The competition has also spread beyond the Middle East. In the Horn of Africa, both Israel and Turkey are racing to establish military footholds on opposite sides of the Bab al-Mandeb strait — the narrow waterway connecting the Red Sea to the Indian Ocean that has emerged as one of the world’s most strategically contested choke points.

Iran’s diminished capacity to fund and arm Houthi rebels in Yemen has created a power vacuum that both countries are moving quickly to fill through basing rights and client relationships.

Turkey has accelerated military deployments to Somalia, dispatching F-16 jets and M60 tanks to protect a portfolio of development projects that includes a satellite launch complex on the Indian Ocean coast and the Port of Mogadishu.

In a direct response to Israel’s diplomatic recognition of Somaliland, the self-governing breakaway state just north of Somalia, Mr. Erdogan ordered the acceleration of a new Turkish military base on Somalia’s northern coast. Israel, meanwhile, is in discussions to establish its own military facilities just north of Somali territory.
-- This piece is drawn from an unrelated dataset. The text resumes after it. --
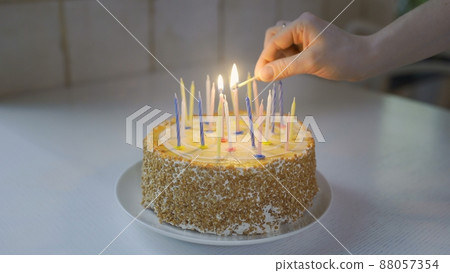 Hands lighting birthday cake candles. Closeup person hand light candle for celebration Hands lighting birthday cake candles. Closeup person hand light candle for celebration 88057354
But neither base is operational, and Israel is facing intense backlash from countries in Africa and the Middle East over its recognition of Somaliland, which could threaten the base’s future.

Both Turkey’s and Israel’s expansionist efforts in the territory offer up new potential targets for the Houthis, who could decide to launch strikes if the bases and military movements are seen as a big enough threat.
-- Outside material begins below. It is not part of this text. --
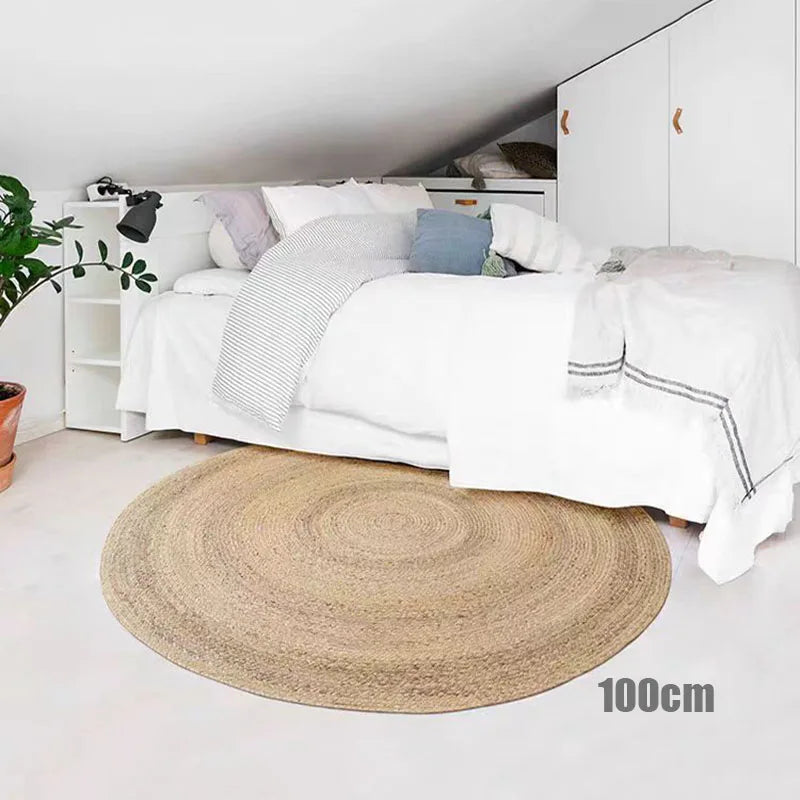Round straw rug placed under a bed for cozy bedroom decor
Additionally, reports indicate that Houthi authorities have developed strong alliances with Al-Shabaab, the Sunni Islamist political and militant organization based in Somalia. By leveraging known smuggling networks in the Red Sea, Houthi rebels have smuggled weapons and supplies to Al-Shabaab over the past year, according to the Mogadishu-based Saldhig Institute research organization.